Sakshi Grover, senior research manager for IDC Asia Pacific Cybersecurity Services, emphasized the gravity of the situation: “The fact that the malware was designed to harvest GitHub and npm tokens, GitHub Actions secrets, and cloud credentials from multiple providers in a single pass tells you that attackers now treat the developer workstation as a master key.”
This single compromised identity within a CI/CD pipeline can provide attackers a direct route into the broader software supply chain. Once inside, they can push malicious code into packages that downstream developers install with little visibility into tampering. The lack of transparency remains a major concern, as demonstrated by the 2025 IDC Asia Pacific Security Survey, which found that 46% of enterprises plan to deploy AI for third-party and supply chain risk analysis over the next 12 to 24 months. However, Grover noted that many organizations are still in the planning stage and have yet to operationalize AI-driven defenses against attacks like mini Shai-Hulud.
Cybersecurity analyst Sunil Varkey characterized the campaign as a classic “living off the land” attack, where adversaries exploit legitimate tools and processes already present in the environment to avoid detection.
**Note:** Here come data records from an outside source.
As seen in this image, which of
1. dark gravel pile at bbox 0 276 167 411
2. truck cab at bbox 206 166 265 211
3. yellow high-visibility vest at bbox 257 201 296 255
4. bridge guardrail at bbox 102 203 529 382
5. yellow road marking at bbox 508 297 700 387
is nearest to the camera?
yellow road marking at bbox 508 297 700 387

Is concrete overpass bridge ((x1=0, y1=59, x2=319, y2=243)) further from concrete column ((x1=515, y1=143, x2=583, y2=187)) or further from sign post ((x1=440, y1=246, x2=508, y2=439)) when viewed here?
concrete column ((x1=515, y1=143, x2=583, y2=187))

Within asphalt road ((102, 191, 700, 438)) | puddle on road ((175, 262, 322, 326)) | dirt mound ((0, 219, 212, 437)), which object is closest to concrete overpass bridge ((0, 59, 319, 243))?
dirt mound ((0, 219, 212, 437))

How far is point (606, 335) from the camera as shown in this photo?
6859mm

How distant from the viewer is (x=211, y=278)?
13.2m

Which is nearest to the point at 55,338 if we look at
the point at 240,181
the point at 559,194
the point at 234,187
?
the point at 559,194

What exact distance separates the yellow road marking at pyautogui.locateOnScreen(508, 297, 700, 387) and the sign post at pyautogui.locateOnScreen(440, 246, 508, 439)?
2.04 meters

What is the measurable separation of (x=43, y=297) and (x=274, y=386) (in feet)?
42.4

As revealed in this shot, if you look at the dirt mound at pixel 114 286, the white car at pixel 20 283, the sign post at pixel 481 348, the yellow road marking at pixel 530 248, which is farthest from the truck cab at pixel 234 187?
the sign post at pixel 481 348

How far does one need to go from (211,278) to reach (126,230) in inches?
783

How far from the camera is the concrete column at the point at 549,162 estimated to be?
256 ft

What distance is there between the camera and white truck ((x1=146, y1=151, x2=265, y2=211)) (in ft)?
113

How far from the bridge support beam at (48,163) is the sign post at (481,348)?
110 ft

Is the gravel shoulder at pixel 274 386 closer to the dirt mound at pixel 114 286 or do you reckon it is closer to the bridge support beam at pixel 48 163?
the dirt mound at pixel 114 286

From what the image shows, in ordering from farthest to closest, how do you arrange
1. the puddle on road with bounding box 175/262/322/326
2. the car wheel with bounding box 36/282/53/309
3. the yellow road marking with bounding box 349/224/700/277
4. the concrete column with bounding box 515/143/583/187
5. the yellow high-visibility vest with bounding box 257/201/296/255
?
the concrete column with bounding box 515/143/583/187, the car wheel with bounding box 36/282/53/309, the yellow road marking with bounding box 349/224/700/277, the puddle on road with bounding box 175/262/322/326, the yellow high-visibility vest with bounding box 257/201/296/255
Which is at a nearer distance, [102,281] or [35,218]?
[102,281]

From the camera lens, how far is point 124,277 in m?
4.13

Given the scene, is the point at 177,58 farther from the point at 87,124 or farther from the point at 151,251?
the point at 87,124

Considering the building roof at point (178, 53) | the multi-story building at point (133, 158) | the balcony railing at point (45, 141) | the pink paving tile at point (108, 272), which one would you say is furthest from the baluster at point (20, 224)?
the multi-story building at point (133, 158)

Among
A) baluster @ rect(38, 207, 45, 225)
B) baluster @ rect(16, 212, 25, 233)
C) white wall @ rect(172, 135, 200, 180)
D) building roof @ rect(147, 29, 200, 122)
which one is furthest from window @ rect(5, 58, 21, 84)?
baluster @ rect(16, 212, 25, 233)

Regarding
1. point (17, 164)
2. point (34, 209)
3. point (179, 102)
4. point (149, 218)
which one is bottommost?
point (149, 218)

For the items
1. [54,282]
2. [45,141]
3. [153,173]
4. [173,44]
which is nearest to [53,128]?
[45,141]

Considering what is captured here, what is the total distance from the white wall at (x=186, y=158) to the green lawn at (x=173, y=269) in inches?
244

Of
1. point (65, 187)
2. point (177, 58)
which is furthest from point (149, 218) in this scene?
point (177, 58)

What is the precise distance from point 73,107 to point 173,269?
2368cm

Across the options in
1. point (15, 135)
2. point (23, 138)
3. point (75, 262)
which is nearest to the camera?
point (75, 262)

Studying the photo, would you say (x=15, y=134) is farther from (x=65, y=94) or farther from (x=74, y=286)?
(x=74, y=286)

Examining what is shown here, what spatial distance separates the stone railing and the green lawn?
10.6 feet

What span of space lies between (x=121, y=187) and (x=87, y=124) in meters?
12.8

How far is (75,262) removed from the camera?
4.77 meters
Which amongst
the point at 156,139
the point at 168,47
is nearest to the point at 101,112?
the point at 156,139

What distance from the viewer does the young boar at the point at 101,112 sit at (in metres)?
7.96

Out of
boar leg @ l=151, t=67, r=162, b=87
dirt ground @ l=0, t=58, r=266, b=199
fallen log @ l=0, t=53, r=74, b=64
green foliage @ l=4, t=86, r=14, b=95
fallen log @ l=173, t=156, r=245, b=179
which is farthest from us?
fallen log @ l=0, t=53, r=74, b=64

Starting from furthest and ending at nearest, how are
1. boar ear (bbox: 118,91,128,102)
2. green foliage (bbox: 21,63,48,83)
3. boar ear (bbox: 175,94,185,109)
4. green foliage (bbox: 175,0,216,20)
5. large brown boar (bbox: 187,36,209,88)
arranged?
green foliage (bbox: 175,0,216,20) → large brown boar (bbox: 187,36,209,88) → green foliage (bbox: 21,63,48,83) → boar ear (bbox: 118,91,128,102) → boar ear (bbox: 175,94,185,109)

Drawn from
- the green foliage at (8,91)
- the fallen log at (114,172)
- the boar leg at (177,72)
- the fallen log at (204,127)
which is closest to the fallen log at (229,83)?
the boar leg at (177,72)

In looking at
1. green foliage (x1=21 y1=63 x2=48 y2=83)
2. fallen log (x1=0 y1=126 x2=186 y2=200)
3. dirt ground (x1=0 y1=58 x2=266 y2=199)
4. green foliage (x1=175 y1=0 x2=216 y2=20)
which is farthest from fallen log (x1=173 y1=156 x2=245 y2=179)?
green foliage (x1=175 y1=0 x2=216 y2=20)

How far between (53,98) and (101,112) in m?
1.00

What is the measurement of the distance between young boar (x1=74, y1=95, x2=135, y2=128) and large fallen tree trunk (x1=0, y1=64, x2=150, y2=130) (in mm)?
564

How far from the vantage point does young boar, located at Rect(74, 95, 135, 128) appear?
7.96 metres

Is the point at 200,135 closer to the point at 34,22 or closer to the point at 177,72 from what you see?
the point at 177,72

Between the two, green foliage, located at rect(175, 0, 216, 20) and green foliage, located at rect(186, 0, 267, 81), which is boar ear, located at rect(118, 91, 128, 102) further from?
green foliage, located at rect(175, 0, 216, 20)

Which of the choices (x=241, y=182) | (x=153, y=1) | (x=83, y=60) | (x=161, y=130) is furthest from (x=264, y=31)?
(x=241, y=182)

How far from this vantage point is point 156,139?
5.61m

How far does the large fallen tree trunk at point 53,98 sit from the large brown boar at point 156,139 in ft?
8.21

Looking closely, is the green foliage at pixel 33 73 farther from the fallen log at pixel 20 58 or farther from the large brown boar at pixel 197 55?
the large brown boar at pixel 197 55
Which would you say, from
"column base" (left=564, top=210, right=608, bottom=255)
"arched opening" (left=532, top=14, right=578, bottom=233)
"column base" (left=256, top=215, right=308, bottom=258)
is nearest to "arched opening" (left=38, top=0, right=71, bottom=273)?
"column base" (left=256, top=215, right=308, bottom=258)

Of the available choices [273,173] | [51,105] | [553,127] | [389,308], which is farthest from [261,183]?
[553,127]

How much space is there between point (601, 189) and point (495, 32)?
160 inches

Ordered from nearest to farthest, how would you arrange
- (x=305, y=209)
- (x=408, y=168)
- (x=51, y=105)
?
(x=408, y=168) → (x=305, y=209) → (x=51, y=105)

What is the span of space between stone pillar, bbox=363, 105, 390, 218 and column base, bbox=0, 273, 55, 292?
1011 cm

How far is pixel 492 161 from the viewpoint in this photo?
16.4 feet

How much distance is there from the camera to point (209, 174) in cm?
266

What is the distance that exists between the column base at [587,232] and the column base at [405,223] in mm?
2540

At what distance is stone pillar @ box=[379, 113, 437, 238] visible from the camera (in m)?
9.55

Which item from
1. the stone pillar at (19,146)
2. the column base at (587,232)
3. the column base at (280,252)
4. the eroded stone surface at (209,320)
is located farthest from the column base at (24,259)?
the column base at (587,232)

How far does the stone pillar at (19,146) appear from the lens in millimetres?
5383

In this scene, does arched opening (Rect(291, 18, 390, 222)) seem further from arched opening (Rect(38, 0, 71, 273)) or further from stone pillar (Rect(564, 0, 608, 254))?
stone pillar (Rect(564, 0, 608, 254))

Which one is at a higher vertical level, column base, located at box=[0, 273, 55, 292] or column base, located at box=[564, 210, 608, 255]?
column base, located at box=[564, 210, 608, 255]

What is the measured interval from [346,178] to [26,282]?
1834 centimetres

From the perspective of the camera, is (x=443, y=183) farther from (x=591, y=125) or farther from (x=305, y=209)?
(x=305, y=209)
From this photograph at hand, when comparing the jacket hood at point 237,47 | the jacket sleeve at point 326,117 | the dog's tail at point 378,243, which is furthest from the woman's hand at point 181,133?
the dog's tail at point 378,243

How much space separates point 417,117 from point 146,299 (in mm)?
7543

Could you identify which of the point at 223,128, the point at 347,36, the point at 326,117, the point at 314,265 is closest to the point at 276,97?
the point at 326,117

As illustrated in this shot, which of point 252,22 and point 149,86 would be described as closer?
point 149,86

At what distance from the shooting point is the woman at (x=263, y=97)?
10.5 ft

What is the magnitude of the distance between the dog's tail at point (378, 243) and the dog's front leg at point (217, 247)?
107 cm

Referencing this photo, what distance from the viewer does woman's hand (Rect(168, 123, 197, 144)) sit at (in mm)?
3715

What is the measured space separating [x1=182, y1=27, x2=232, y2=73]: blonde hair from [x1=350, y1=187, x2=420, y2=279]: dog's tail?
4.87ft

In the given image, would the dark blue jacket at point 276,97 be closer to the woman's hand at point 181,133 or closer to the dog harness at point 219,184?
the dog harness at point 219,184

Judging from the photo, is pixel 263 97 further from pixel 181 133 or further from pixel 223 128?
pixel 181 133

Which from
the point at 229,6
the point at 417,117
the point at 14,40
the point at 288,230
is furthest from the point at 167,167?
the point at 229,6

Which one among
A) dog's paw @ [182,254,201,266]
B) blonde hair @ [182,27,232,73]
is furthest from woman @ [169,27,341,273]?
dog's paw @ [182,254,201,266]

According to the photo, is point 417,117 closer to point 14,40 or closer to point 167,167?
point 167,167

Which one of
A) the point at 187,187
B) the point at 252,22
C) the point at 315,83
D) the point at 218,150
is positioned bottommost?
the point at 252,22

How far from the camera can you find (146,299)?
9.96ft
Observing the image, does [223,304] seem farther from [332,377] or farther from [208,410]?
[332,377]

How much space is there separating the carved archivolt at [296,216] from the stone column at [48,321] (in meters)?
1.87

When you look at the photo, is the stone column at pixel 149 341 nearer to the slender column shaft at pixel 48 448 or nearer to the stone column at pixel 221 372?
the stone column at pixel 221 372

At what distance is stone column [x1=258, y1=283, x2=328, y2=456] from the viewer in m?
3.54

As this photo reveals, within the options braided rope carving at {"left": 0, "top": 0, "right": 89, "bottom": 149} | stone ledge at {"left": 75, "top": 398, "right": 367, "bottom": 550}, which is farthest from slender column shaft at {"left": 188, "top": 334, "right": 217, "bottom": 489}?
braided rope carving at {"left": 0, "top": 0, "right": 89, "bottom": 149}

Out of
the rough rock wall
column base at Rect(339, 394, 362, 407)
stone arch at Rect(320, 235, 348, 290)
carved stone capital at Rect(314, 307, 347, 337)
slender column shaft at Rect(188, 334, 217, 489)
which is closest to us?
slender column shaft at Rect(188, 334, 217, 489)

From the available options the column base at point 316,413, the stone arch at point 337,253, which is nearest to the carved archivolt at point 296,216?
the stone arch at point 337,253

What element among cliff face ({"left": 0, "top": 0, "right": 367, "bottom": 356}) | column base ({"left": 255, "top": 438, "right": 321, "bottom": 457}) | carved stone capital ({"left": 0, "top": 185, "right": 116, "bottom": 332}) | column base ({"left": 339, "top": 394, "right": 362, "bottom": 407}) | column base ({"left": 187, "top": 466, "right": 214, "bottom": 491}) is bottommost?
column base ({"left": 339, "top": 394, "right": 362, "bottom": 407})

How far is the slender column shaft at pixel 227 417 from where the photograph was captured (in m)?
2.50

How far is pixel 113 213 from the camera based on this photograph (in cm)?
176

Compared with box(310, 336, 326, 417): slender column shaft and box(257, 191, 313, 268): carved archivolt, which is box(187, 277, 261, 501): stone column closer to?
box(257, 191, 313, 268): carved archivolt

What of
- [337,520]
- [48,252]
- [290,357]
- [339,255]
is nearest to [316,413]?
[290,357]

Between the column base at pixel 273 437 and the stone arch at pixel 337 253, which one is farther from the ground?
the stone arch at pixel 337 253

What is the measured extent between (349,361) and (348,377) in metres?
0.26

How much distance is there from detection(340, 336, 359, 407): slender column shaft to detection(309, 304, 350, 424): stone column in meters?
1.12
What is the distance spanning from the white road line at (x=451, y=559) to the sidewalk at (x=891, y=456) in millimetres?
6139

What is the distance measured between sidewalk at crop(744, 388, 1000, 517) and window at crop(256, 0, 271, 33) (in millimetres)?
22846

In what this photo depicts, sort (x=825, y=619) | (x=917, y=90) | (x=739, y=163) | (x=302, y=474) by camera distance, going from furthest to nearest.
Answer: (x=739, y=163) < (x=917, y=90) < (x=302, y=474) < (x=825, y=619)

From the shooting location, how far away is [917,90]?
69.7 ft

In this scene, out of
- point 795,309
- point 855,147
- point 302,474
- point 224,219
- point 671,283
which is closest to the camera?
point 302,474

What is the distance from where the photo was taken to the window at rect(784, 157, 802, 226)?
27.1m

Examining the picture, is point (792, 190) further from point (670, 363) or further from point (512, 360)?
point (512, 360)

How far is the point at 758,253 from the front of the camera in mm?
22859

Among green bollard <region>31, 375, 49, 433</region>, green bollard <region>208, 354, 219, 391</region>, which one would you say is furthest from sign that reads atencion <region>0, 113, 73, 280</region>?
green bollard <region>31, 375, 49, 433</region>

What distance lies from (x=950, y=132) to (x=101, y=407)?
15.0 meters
This approach makes it particularly challenging for traditional security controls to identify malicious activity.
Future of Supply Chain Defense: AI and Governance Gaps
The mini Shai-Hulud incident reinforces the need for organizations to implement more comprehensive governance over developer tools and CI/CD pipelines. As attackers increasingly target the software supply chain, enterprises must move beyond planning and deploy practical defenses. The survey data suggests that while AI-driven risk analysis is on the horizon for nearly half of enterprises, immediate actions such as enforcing strict OIDC configurations, rotating static tokens, monitoring GitHub Actions workflows, and auditing developer workstation configurations remain critical.
Furthermore, the attack highlights the growing risk posed by AI-assisted coding tools. These tools, if not properly secured, can become vectors for persistence and lateral movement. Enterprises should treat them with the same security consideration as any other privileged application.
In conclusion, the mini Shai-Hulud supply chain attack serves as a timely warning. Developer environments are no longer just places of creation—they are the front lines of cybersecurity. CISOs must prioritize securing every link in the software supply chain, from package registries to developer workstations, before the next wave of similar campaigns strikes.